_EXERCISE_
Output the material exactly, with every line intact.

_DATA TO PROCESS_
+++

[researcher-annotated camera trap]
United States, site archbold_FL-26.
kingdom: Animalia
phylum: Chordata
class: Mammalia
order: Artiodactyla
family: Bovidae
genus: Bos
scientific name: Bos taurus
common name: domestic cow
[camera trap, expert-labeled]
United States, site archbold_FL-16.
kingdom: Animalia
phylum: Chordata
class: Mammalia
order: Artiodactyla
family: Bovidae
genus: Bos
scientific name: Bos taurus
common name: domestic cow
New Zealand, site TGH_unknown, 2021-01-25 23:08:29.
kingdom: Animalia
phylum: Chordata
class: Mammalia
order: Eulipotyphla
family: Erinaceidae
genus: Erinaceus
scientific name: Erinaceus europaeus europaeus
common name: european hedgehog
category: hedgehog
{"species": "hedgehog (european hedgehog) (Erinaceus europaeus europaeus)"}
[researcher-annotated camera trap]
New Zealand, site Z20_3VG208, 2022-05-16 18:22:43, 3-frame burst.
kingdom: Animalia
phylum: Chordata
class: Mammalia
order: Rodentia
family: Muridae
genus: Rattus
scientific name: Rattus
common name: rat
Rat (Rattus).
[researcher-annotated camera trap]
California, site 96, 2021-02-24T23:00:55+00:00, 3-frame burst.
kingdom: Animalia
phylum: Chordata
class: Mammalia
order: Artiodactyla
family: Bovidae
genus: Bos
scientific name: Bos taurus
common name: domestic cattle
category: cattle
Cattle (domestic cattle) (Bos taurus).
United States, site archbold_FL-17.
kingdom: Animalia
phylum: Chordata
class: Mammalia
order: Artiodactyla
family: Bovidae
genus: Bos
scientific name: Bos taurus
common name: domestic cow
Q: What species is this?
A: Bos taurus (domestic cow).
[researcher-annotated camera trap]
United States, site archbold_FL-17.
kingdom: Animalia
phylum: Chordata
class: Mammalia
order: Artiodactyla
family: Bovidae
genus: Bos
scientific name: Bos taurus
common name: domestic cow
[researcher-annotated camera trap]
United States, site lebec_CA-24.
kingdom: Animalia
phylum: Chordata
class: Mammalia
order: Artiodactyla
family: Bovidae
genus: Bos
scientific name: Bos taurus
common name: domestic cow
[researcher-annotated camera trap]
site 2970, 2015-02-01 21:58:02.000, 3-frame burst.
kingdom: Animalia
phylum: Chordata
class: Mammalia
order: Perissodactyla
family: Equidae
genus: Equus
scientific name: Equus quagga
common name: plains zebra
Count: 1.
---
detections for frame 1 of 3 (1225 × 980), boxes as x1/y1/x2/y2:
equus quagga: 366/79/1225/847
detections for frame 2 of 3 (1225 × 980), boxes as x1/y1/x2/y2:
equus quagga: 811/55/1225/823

+++

_RESULT FOR THIS EXERCISE_
[researcher-annotated camera trap]
United States, site archbold_FL-26.
kingdom: Animalia
phylum: Chordata
class: Mammalia
order: Artiodactyla
family: Bovidae
genus: Bos
scientific name: Bos taurus
common name: domestic cow
[camera trap, expert-labeled]
United States, site archbold_FL-16.
kingdom: Animalia
phylum: Chordata
class: Mammalia
order: Artiodactyla
family: Bovidae
genus: Bos
scientific name: Bos taurus
common name: domestic cow
New Zealand, site TGH_unknown, 2021-01-25 23:08:29.
kingdom: Animalia
phylum: Chordata
class: Mammalia
order: Eulipotyphla
family: Erinaceidae
genus: Erinaceus
scientific name: Erinaceus europaeus europaeus
common name: european hedgehog
category: hedgehog
{"species": "hedgehog (european hedgehog) (Erinaceus europaeus europaeus)"}
[researcher-annotated camera trap]
New Zealand, site Z20_3VG208, 2022-05-16 18:22:43, 3-frame burst.
kingdom: Animalia
phylum: Chordata
class: Mammalia
order: Rodentia
family: Muridae
genus: Rattus
scientific name: Rattus
common name: rat
Rat (Rattus).
[researcher-annotated camera trap]
California, site 96, 2021-02-24T23:00:55+00:00, 3-frame burst.
kingdom: Animalia
phylum: Chordata
class: Mammalia
order: Artiodactyla
family: Bovidae
genus: Bos
scientific name: Bos taurus
common name: domestic cattle
category: cattle
Cattle (domestic cattle) (Bos taurus).
United States, site archbold_FL-17.
kingdom: Animalia
phylum: Chordata
class: Mammalia
order: Artiodactyla
family: Bovidae
genus: Bos
scientific name: Bos taurus
common name: domestic cow
Q: What species is this?
A: Bos taurus (domestic cow).
[researcher-annotated camera trap]
United States, site archbold_FL-17.
kingdom: Animalia
phylum: Chordata
class: Mammalia
order: Artiodactyla
family: Bovidae
genus: Bos
scientific name: Bos taurus
common name: domestic cow
[researcher-annotated camera trap]
United States, site lebec_CA-24.
kingdom: Animalia
phylum: Chordata
class: Mammalia
order: Artiodactyla
family: Bovidae
genus: Bos
scientific name: Bos taurus
common name: domestic cow
[researcher-annotated camera trap]
site 2970, 2015-02-01 21:58:02.000, 3-frame burst.
kingdom: Animalia
phylum: Chordata
class: Mammalia
order: Perissodactyla
family: Equidae
genus: Equus
scientific name: Equus quagga
common name: plains zebra
Count: 1.
---
detections for frame 1 of 3 (1225 × 980), boxes as x1/y1/x2/y2:
equus quagga: 366/79/1225/847
detections for frame 2 of 3 (1225 × 980), boxes as x1/y1/x2/y2:
equus quagga: 811/55/1225/823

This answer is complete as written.